Why are Independent Children’s Lawyers Appointed and What Do they Do?
There are some cases in the Family Court where an Independent Children’s Lawyer (ICL) needs to be appointed. These cases have a high level of conflict between the parents or there are significant risks to the child such as allegations of abuse, neglect, family violence or serious mental health issues exist in relation to one or both of the parents or children.
Generally, the cases where difficult and complex issues are involved, the Court ensures that the child’s views and best interests are to be heard independently by a separate party/lawyer.
ICL’s have specialist ICL training and have appropriate experience and expertise to be appointed. Most of their work is funded by Legal Aid NSW; however, the parties must share the expenses of a reduced fee.
So, what do they do? The ICL has a duty to be up to date on the case and read all the evidence such as affidavits, applications and subpoenaed documents. They also communicate with the parties, the child/children (dependent on age) and the family consultants or experts or any relevant people including teachers, doctors, psychologists or counsellors. The ICL will also look at relevant case law and legislation that is relevant to the matter.

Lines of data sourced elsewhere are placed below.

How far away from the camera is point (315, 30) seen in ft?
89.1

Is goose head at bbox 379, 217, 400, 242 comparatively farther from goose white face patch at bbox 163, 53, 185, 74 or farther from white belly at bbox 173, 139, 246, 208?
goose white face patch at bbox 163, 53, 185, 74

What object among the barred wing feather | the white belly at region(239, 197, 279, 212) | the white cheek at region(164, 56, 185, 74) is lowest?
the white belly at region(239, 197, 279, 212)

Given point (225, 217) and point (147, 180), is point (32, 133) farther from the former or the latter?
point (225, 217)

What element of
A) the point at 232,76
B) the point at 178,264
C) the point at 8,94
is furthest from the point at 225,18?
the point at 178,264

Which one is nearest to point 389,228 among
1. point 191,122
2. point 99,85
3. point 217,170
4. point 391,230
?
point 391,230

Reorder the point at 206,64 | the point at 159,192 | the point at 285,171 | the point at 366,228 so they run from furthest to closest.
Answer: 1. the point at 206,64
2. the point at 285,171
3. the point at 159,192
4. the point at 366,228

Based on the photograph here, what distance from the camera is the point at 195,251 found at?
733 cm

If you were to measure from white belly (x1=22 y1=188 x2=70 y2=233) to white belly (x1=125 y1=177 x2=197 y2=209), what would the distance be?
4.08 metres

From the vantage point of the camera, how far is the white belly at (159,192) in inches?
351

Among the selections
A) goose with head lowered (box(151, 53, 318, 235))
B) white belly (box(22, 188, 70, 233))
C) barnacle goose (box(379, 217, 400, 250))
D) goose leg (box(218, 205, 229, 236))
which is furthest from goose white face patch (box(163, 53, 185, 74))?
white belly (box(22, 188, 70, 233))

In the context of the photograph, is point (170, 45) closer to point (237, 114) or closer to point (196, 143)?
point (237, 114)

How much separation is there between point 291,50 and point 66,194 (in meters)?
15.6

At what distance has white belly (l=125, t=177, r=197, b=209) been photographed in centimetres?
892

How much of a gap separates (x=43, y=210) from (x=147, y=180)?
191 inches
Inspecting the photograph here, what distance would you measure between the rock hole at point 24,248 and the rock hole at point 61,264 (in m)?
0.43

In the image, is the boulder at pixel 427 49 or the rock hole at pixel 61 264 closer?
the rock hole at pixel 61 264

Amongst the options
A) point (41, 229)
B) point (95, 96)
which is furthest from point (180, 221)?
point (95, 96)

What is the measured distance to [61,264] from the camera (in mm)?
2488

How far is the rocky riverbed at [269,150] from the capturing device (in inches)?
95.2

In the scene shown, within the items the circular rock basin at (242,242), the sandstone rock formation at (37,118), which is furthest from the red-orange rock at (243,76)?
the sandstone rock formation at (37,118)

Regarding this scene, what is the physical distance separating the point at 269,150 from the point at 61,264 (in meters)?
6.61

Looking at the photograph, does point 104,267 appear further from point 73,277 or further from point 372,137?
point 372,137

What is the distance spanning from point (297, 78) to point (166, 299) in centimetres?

With this evidence and information, the ICL then must make an independent recommendation to the Court, advising the best interests of the child/children and to also make the Court aware of any views expressed by your child/children. During their appointment, the ICL also seeks that proper arrangements are made ensuring the child’s best interests are met and encourages and takes part in negotiations between the parties
While the ICL is there to represent the child/children, their recommendation to the Court is not paramount – the judge will hear all sides from the parties and will make their decision based on all the evidence provided.